▶ [Problem]:
Copy out the article about Susan Kleiner below word for word, in full.

** Opening Document extract block **

It Ain't Over: 100 Pounds Overweight, Susan Kleiner Refused To Be Weighed Down
One of the reasons I started my website was to create a place where women can come together and dream. Women should know that they don't have to hang on to an old dream that has stopped nurturing them -- that there is always time to start a new dream. This week's story is about one woman who, despite 100 pounds of extra weight, finally decided she wasn't going to let her size stop her from living life. -- Marlo, MarloThomas.com
By Lori Weiss
While most of the kids in Susan Kleiner’s high school algebra class couldn’t wait for the bell to ring, Susan would have been happy to just keep doing equations. It wasn’t that she was a math whiz, it was that she dreaded what came next: Gym. Susan was 40 pounds overweight and the idea of running laps made her want to run and hide.
"There was a trailer on the school grounds and I’d run behind it," she laughed. "I’d put my feet up on the steps so no one could see me, then wait for the other kids to run a lap, and hope I could just blend in when they circled back around the second time."
"My mom would go in for parent teacher conferences and all the teachers would tell her how great I was doing, except the gym teachers, of course. They would say, 'We just haven’t quite figured out how to get her to move yet.' So I guess I wasn’t fooling anyone. I was just so uncomfortable with my body, I didn’t give myself a chance."
It’s a battle Susan has been fighting her entire life and something she takes to heart. Her struggle with her weight never held her back from anything else -- not from dating, not from the school plays, not from extraordinary success in her career as an attorney -- just from becoming the athlete that inside, she was yearning to be.

** Closing Document extract block **
** Opening Record extracts block **

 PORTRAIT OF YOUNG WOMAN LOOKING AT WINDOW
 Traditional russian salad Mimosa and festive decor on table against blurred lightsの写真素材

** Closing Record extracts block **
** Opening Record extracts block **

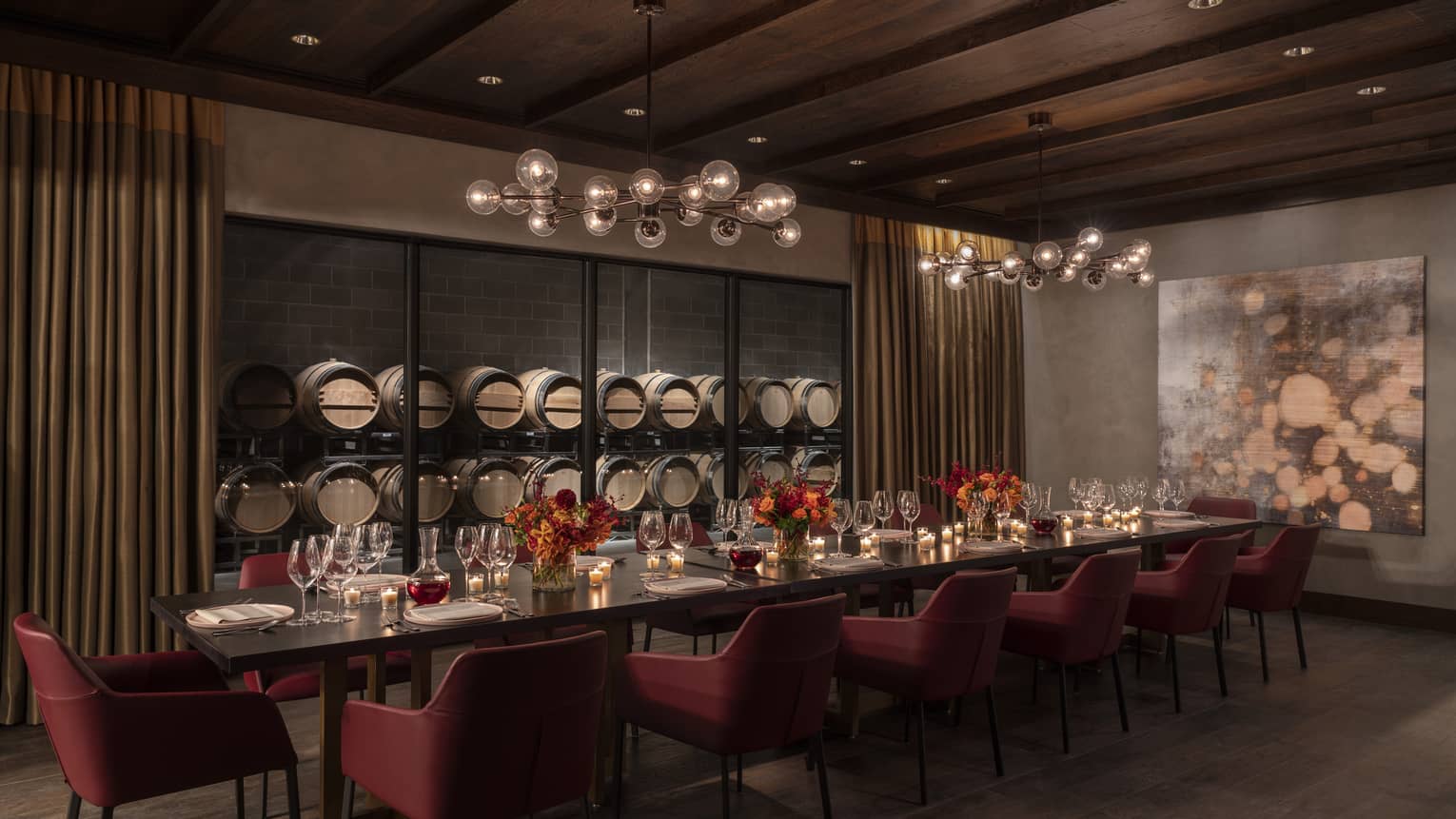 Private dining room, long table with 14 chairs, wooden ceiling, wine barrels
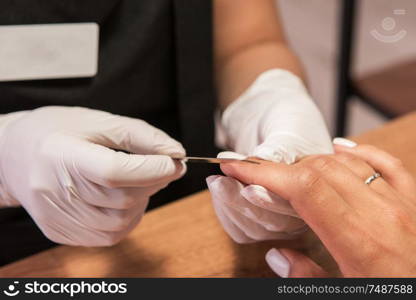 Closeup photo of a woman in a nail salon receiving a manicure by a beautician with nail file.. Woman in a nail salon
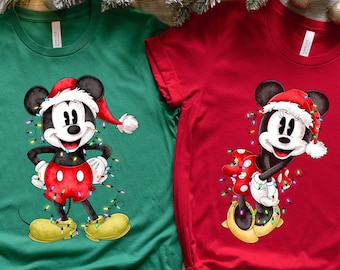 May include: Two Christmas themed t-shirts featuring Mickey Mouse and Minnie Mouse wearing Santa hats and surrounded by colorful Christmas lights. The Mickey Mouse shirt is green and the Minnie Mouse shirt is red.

** Closing Record extracts block **
** Opening Record extracts block **

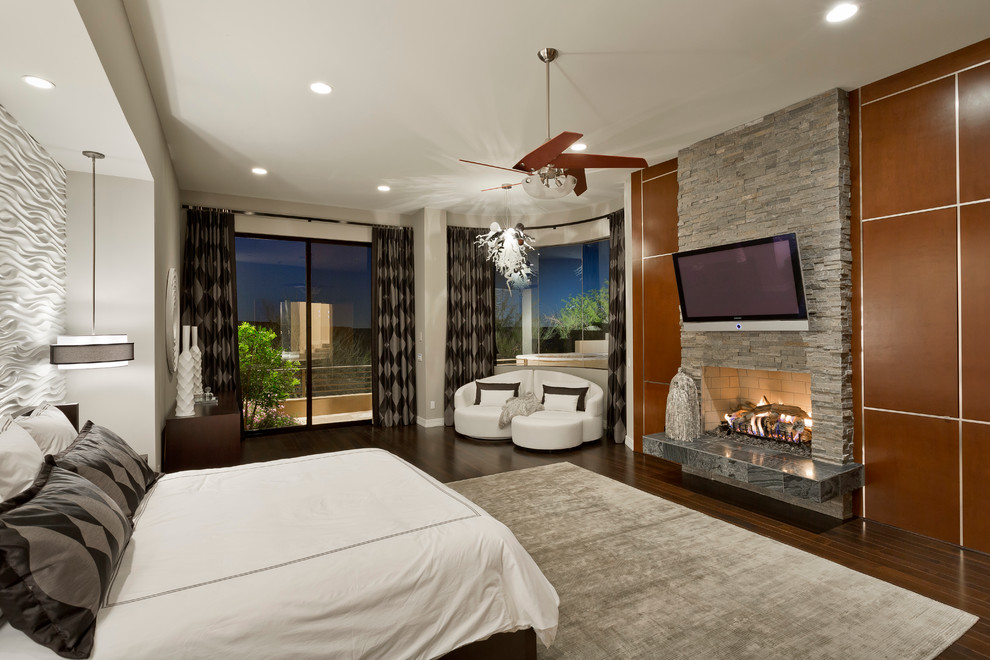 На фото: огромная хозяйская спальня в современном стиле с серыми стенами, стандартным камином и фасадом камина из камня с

** Closing Record extracts block **

▶ [Solution to the exercise]:
It Ain't Over: 100 Pounds Overweight, Susan Kleiner Refused To Be Weighed Down
One of the reasons I started my website was to create a place where women can come together and dream. Women should know that they don't have to hang on to an old dream that has stopped nurturing them -- that there is always time to start a new dream. This week's story is about one woman who, despite 100 pounds of extra weight, finally decided she wasn't going to let her size stop her from living life. -- Marlo, MarloThomas.com
By Lori Weiss
While most of the kids in Susan Kleiner’s high school algebra class couldn’t wait for the bell to ring, Susan would have been happy to just keep doing equations. It wasn’t that she was a math whiz, it was that she dreaded what came next: Gym. Susan was 40 pounds overweight and the idea of running laps made her want to run and hide.
"There was a trailer on the school grounds and I’d run behind it," she laughed. "I’d put my feet up on the steps so no one could see me, then wait for the other kids to run a lap, and hope I could just blend in when they circled back around the second time."
"My mom would go in for parent teacher conferences and all the teachers would tell her how great I was doing, except the gym teachers, of course. They would say, 'We just haven’t quite figured out how to get her to move yet.' So I guess I wasn’t fooling anyone. I was just so uncomfortable with my body, I didn’t give myself a chance."
It’s a battle Susan has been fighting her entire life and something she takes to heart. Her struggle with her weight never held her back from anything else -- not from dating, not from the school plays, not from extraordinary success in her career as an attorney -- just from becoming the athlete that inside, she was yearning to be.